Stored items
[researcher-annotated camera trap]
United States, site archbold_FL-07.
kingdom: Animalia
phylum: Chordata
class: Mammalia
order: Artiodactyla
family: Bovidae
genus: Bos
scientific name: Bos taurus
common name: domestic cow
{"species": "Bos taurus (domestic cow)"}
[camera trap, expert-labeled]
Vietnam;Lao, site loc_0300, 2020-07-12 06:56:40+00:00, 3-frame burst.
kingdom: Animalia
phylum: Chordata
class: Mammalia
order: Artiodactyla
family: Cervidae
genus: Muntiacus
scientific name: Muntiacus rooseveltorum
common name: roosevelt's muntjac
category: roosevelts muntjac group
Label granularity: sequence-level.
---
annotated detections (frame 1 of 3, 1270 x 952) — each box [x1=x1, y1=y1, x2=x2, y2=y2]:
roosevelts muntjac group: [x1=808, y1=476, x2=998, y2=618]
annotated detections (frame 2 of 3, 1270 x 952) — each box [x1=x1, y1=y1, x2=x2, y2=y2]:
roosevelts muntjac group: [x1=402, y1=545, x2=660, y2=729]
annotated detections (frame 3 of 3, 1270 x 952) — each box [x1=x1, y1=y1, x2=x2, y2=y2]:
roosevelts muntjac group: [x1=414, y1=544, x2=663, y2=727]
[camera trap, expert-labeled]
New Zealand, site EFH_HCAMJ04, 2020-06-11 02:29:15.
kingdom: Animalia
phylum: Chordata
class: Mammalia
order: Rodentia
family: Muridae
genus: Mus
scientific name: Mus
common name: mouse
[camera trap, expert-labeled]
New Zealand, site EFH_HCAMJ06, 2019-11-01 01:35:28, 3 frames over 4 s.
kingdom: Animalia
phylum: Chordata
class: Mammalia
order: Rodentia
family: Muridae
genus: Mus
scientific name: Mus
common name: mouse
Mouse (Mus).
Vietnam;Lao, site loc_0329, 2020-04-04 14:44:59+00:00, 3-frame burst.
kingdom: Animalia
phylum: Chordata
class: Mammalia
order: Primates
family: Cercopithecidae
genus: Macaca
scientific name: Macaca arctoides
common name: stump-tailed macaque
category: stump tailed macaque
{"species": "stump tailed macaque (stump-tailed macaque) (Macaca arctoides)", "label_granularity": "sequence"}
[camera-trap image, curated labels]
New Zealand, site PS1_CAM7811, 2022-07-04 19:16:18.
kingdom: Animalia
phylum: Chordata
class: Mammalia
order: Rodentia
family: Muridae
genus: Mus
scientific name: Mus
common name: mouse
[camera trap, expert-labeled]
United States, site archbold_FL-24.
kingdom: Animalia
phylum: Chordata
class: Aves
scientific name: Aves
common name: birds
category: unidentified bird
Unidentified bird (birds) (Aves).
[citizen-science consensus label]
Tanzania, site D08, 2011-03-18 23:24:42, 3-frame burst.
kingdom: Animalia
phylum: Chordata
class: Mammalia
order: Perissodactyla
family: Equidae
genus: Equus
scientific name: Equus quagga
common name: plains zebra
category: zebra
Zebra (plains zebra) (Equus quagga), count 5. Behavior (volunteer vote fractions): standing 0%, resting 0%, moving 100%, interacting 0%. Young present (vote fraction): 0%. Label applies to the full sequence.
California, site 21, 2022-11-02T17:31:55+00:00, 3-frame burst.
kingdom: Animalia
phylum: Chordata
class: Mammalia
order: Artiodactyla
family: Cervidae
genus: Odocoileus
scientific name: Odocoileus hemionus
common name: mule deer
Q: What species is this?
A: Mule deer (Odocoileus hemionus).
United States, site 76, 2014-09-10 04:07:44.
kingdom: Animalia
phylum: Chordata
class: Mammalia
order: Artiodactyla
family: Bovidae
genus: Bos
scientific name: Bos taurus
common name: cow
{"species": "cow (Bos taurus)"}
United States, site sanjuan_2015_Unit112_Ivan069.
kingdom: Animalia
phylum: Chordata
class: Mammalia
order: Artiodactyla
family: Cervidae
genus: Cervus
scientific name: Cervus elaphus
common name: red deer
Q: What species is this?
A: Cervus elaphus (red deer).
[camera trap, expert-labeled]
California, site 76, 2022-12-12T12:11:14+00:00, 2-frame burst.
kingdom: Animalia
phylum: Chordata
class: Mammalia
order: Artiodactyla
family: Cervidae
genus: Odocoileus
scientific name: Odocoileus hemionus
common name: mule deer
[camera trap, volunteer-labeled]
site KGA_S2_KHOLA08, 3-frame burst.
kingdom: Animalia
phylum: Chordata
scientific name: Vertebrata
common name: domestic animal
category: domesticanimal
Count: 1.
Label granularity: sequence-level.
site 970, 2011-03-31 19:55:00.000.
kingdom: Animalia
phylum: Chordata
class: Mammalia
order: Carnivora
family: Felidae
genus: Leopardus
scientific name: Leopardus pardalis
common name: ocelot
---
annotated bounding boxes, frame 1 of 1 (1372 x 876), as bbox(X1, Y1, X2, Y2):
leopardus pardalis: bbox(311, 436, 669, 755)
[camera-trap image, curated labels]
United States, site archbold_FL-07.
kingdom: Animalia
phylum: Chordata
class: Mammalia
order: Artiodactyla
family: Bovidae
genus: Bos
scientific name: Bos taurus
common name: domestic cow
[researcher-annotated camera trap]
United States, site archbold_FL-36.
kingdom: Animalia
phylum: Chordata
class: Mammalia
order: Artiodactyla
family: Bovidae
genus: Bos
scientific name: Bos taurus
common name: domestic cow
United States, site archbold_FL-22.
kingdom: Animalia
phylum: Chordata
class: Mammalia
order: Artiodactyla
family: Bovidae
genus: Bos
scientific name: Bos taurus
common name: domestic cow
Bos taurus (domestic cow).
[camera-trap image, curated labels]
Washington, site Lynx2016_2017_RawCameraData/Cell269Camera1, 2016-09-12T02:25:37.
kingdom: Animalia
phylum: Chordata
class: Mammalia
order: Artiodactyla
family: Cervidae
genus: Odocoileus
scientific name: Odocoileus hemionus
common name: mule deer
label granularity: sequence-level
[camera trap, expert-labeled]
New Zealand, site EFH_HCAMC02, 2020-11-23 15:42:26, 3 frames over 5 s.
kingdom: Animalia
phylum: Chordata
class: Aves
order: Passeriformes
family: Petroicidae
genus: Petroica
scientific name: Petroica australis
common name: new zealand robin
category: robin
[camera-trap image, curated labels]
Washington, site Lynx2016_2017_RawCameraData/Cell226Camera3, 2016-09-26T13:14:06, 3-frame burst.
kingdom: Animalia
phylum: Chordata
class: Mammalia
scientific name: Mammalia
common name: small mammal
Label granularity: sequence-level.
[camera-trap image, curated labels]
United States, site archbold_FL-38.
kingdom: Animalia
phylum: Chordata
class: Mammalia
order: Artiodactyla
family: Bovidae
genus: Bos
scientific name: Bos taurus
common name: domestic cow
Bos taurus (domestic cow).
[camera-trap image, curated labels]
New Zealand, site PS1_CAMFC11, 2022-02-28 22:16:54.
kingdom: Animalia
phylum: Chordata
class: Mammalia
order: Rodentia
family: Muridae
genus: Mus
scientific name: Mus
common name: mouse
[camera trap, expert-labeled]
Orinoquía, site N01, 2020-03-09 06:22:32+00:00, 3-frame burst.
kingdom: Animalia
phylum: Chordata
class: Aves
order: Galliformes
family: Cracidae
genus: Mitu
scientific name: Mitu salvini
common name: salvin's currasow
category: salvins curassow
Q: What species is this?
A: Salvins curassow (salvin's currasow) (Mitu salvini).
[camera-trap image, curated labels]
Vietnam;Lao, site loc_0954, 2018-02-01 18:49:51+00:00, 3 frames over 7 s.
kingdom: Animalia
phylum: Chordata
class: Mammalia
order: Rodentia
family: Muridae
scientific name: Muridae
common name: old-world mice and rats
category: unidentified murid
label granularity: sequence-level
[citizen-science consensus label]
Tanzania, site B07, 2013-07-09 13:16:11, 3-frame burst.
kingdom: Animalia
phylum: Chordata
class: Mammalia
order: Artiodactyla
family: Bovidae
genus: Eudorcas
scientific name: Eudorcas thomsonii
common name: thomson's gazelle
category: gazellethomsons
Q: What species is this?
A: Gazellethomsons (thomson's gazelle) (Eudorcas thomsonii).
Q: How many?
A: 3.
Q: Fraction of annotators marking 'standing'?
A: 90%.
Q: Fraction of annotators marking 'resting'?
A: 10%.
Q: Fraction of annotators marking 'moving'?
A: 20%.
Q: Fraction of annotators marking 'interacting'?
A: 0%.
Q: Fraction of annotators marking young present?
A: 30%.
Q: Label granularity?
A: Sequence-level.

» **TASK**
Scan the records for the word "Vietnam". Copy each line where it turns up.

» **TASK RESPONSE**
Vietnam;Lao, site loc_0300, 2020-07-12 06:56:40+00:00, 3-frame burst.
Vietnam;Lao, site loc_0329, 2020-04-04 14:44:59+00:00, 3-frame burst.
Vietnam;Lao, site loc_0954, 2018-02-01 18:49:51+00:00, 3 frames over 7 s.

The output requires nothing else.